Re: [htdig] Local Director


Subject: Re: [htdig] Local Director
From: Gilles Detillieux (grdetil@scrc.umanitoba.ca)
Date: Wed Aug 30 2000 - 12:40:59 PDT


According to Eric Maquiling:
> Today, The Esteemed Geoff Hutchison gathered electrons and wrote:
> > And I said if you wanted to do this, you'd need to use url_part_aliases:
> > <http://www.htdig.org/attrs.html#url_part_aliases>
>
> Ah, yes, I did this and reindexed. I tried start_url: as ip and as dns
> names and they were showing up on the results page
>
> I had it set up like this:
>
> local_urls_only: true
> start_url: http://web1
> url_part_aliases: http://web1.company.com/ *1 http://www.company.com/ *1
>
> I then then ran htdig -vvv and htmerge -vvv

How do I put this diplomatically. It's rather frustrating trying to
explain something by e-mail when the recipient doesn't read or type
carefully. Geoff and I both explained that you need two different
settings of url_part_aliases, in two separate configuration files,
to get this to work for remapping. The documentation is also clear on
this point. Putting the two different settings on one line in one file
will not accomplish anything.

Think of url_part_aliases as a search and replace operation. It goes from
left to right when putting values into the database (i.e. by htdig and
htmerge), and from right to left when taking values out of the database
(i.e. by htsearch).

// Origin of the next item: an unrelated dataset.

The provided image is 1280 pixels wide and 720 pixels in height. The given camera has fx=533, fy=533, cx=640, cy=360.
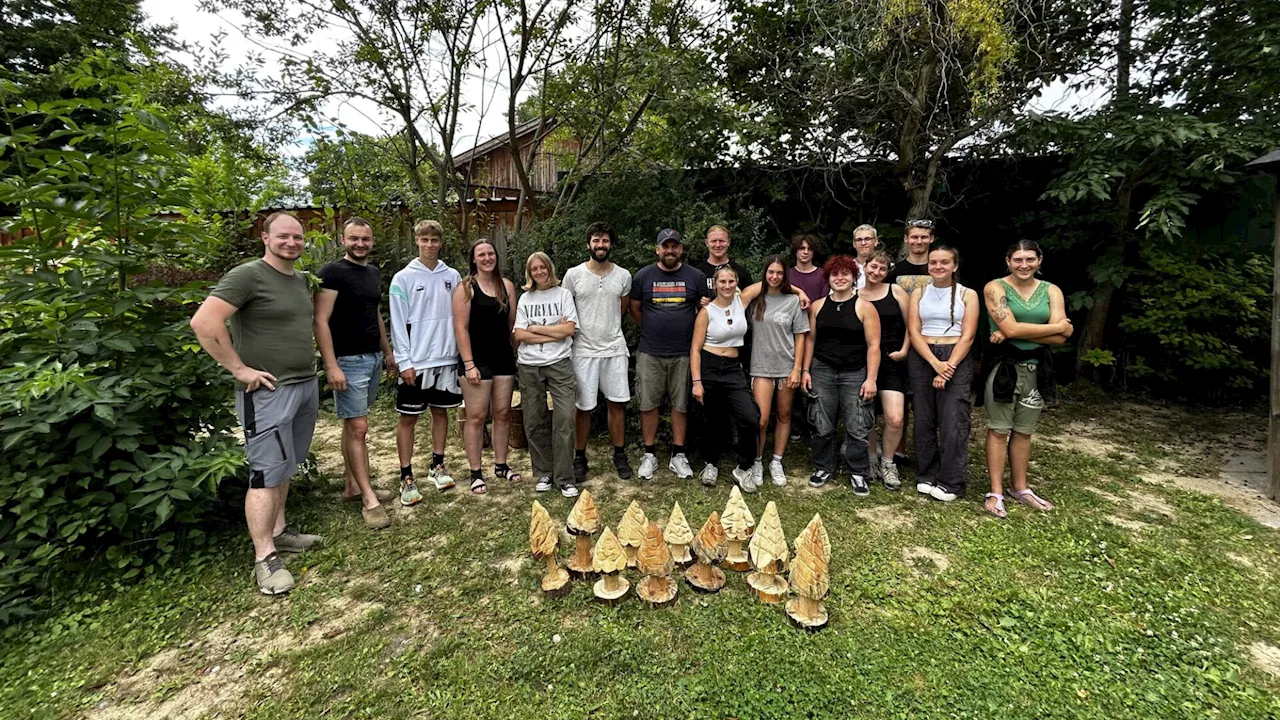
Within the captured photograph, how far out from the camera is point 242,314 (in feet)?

So, by using a different value on the left-hand side
in htsearch's config file, you end up remapping the strings in URLs from
the value in htdig's config file to that in htsearch's. Does that make
things more clear?

Now, can you state more clearly what exactly you're trying to accomplish
as far as substitutions in the URLs. I'm getting the impression that you
want web1.company.com and www.company.com to be treated as equivalent,
but that you can't use either of these as your start_url because of the
Cisco Local Director, which I assume is a firewall of some sort.

Does this mean that you want any web1.company.com or Www.company.com
address to be mapped simply to "web1" (unqualified) before any attempt
is made to fetch the document? If so, then server_aliases is probably
called for, but you need to set it up to map all fully-qualified names
to the unqualified one, so that you can fetch them from the local server.

Once you have the URLs in a consistent form that can be fetched, you
can select which of these can be mapped to local directories, using
local_urls. This may help with .html and .txt files, but won't help
with the .jsp files unless you modify the Document.cc code (but only
do so if it makes sense not to have the .jsp files be server-parsed
before indexing). But I will mention (again) the importance of the
trailing slashes in this context, as your most recent example of its
use still was missing them, giving me the impression you missed my
earlier point.

Finally, you need to decide how to set up the two separate settings
of url_part_aliases, for htdig and for htsearch, to do the search and
replace on the URLs in the database. Note that this will not affect
the URL that's used to fetch the document via HTTP. The substitution
will be done afterward. Your example above clearly doesn't make sense
when you see it in terms of a search and replace, because the pattern
you're trying to change (web1.company.com) is larger that the pattern
you're actually using in your URLs (web1), so you'll never get a match.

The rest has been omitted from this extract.